12.02.2018 (New Straits Times Online) - KUALA LUMPUR: As long as there are buyers, some oil palm smallholders remain unperturbed over the disturbing trend of discrimination in Europe, with palm oil’s use in biofuel to be phased out in the years ahead.
While acknowledging the strong moves by the government to address the issue, which will likely affect the livelihood of a majority of them, some smallholders believe they still have elsewhere to ship the product to.
Niam Saw Yok, 65, a smallholder in Sabak Bernam said the step taken by the European Union parliament would not jeopardise his 12.14 hectare (ha) (30 acre) small estate, as he understood that Malaysia’s export destinations also included other places like Pakistan, India, the Middle East, as well as China.
“I am unaware that Europe is importing a large amount of palm oil, but this is not the first time I am hearing the boycott issue being brought up. The Americans did it once, a long time ago, and it was because they wanted to protect their own soy bean production.
” So, I’m not surprised by this new trend,” Niam, who has been involved for almost 20 years in the oil palm sector, told Bernama.
Asked what really mattered to him, he said: “As long as there is a buyer for the fresh fruit bunch (FFB) and the price level is satisfying, anything else is less important ”.
Elaborating on the proposed EU ban in respect of the crude palm oil price, he noted that it would not have too big an impact, as currently, a tonne of FFB is valued at between RM400 to RM500.
“The price is favourable when compared to the earlier years when a tonne could only get you between RM70 to RM80,” he said.

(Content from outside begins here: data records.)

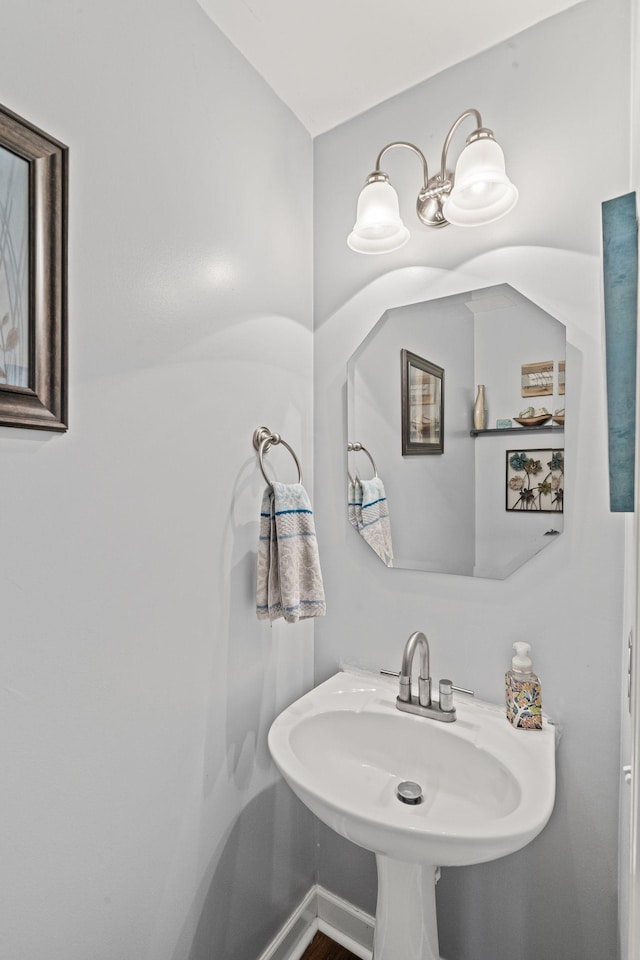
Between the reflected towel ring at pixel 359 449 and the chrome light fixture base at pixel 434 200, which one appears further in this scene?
the reflected towel ring at pixel 359 449

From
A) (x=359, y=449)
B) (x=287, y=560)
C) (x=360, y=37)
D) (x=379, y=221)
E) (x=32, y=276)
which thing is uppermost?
(x=360, y=37)

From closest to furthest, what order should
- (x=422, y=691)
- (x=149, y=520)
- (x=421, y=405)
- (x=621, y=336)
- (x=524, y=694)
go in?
(x=621, y=336) → (x=149, y=520) → (x=524, y=694) → (x=422, y=691) → (x=421, y=405)

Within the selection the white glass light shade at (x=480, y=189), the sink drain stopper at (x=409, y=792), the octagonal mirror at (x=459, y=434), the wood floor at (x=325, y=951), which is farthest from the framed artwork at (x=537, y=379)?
the wood floor at (x=325, y=951)

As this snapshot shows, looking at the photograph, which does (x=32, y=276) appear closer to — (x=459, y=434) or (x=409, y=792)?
(x=459, y=434)

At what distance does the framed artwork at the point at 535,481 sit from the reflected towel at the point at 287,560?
0.51m

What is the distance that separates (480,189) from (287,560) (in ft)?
3.19

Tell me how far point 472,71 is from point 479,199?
41 centimetres

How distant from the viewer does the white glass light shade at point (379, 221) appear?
1247 mm

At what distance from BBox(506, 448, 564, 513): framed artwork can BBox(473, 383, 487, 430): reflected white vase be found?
0.32 ft

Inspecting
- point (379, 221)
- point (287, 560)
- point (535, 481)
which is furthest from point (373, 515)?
point (379, 221)

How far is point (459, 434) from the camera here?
1300 millimetres

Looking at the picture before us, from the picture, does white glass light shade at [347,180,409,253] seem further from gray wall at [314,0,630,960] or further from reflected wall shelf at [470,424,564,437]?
reflected wall shelf at [470,424,564,437]

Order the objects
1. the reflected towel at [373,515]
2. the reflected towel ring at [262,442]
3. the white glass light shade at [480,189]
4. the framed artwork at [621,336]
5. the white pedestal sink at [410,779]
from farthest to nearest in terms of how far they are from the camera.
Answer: the reflected towel at [373,515] < the reflected towel ring at [262,442] < the white glass light shade at [480,189] < the white pedestal sink at [410,779] < the framed artwork at [621,336]

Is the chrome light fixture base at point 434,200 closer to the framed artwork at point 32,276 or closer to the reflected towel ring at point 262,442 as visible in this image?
the reflected towel ring at point 262,442
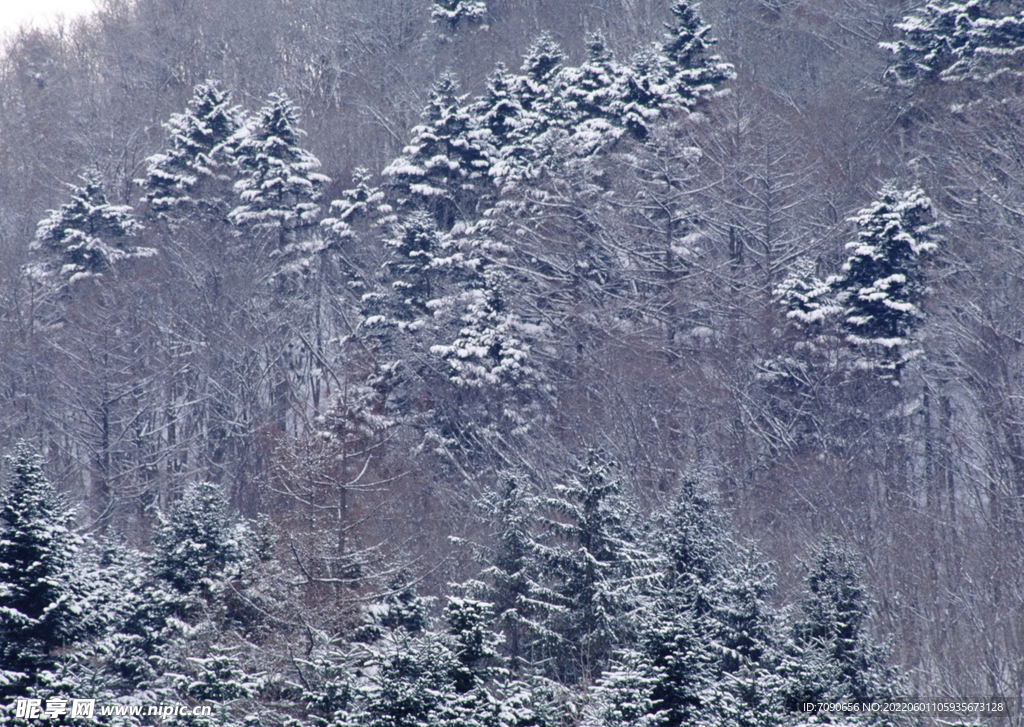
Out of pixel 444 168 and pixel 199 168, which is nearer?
pixel 444 168

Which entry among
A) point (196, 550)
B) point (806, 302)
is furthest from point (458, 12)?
point (196, 550)

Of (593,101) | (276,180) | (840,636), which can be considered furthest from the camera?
(276,180)

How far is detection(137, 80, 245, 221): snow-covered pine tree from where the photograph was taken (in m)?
43.6

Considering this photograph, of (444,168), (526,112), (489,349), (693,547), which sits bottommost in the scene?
(693,547)

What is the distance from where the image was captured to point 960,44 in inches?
1522

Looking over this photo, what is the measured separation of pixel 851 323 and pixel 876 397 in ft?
7.18

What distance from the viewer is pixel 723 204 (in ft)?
124

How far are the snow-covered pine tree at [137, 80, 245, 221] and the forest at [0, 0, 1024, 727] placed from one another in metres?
0.14

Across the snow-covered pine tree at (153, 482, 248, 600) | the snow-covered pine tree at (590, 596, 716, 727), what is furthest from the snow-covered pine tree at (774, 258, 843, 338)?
the snow-covered pine tree at (590, 596, 716, 727)

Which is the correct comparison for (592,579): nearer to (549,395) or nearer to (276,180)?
(549,395)

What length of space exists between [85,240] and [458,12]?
25316 mm

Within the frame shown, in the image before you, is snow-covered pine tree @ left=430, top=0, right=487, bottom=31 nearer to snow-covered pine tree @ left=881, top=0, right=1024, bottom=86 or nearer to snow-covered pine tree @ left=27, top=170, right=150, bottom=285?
snow-covered pine tree @ left=27, top=170, right=150, bottom=285

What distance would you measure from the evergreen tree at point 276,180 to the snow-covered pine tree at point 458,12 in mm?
18257

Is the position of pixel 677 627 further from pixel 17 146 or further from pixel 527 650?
pixel 17 146
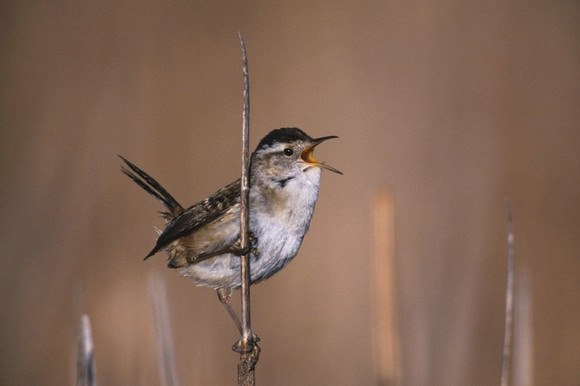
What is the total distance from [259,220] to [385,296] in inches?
23.8

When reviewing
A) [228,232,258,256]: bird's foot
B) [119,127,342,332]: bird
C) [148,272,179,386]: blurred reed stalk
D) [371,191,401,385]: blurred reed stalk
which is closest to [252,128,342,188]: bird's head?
[119,127,342,332]: bird

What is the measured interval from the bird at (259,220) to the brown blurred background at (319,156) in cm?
70

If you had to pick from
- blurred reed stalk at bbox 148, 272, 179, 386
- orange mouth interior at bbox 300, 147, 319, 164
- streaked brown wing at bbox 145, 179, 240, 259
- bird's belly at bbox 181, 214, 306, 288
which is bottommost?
blurred reed stalk at bbox 148, 272, 179, 386

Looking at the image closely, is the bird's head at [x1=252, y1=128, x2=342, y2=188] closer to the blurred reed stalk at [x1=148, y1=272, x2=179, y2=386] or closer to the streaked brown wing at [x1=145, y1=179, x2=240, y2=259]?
the streaked brown wing at [x1=145, y1=179, x2=240, y2=259]

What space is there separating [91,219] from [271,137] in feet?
7.71

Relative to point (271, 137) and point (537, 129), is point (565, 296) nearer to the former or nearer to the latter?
point (537, 129)

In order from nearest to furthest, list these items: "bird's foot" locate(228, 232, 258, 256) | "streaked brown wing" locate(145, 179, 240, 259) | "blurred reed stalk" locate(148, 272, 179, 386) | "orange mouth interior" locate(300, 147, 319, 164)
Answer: "blurred reed stalk" locate(148, 272, 179, 386) → "bird's foot" locate(228, 232, 258, 256) → "streaked brown wing" locate(145, 179, 240, 259) → "orange mouth interior" locate(300, 147, 319, 164)

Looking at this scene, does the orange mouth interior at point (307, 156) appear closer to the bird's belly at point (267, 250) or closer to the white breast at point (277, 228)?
the white breast at point (277, 228)

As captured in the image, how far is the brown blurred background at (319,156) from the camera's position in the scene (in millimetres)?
4879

On whether he would be applying for the palm oil certification as required by the government to promote the sustainability approach for the industry, Niam said he was taking a wait-and-see approach and it would very much depend on the government’s next step.
Another smallholder, 80-year old Musa Omar from Jengka said, he believed the ban was part of the agenda to harm the domestic oil palm industry.
In putting aside the issue, he opined that FFB prices were unstable and had directly impacted smallholders.
“Not to mention, the fertiliser and labour prices are consistently going up, but the extraction rate is just the opposite,” he said.
Musa is also a Felda settler managing a six-acre family oil palm plot.
For Abdul Jalil Aziz, 62, securing buyers for his FFB was far more important as this was his main income in respect of livelihood.
“I don’t know whether the EU ban on palm oil will impact on me or not. As far as I am concerned, we also sell to China, India and Pakistan,” he said when asked about the issue.
Asked about the sustainability certification, Abdul Jalil, who works hard to maintain his 2.83 ha (seven acre) plantation in Pagoh, Johor, said getting it was not as important as the issue of selling the FFB and the price of palm oil.
The government has agreed to allocate RM130 million as an incentive for oil palm smallholders to enable them to obtain the Malaysia Sustainable Palm Oil (MSPO) certification for free.
The Plantation Industries and Commodities Ministry has announced that mandatory implementation of the MSPO would take place by end-2019.
For now, only four per cent of about 244,622 hectares (ha) of plantations, including 7,113-ha owned by smallholders and 22 mills, had voluntarily obtained the certification since it was introduced in January 2015.
The ministry has also set a target of ensuring that about 500,000-ha of oil palm plantations are MSPO-certified by year-end.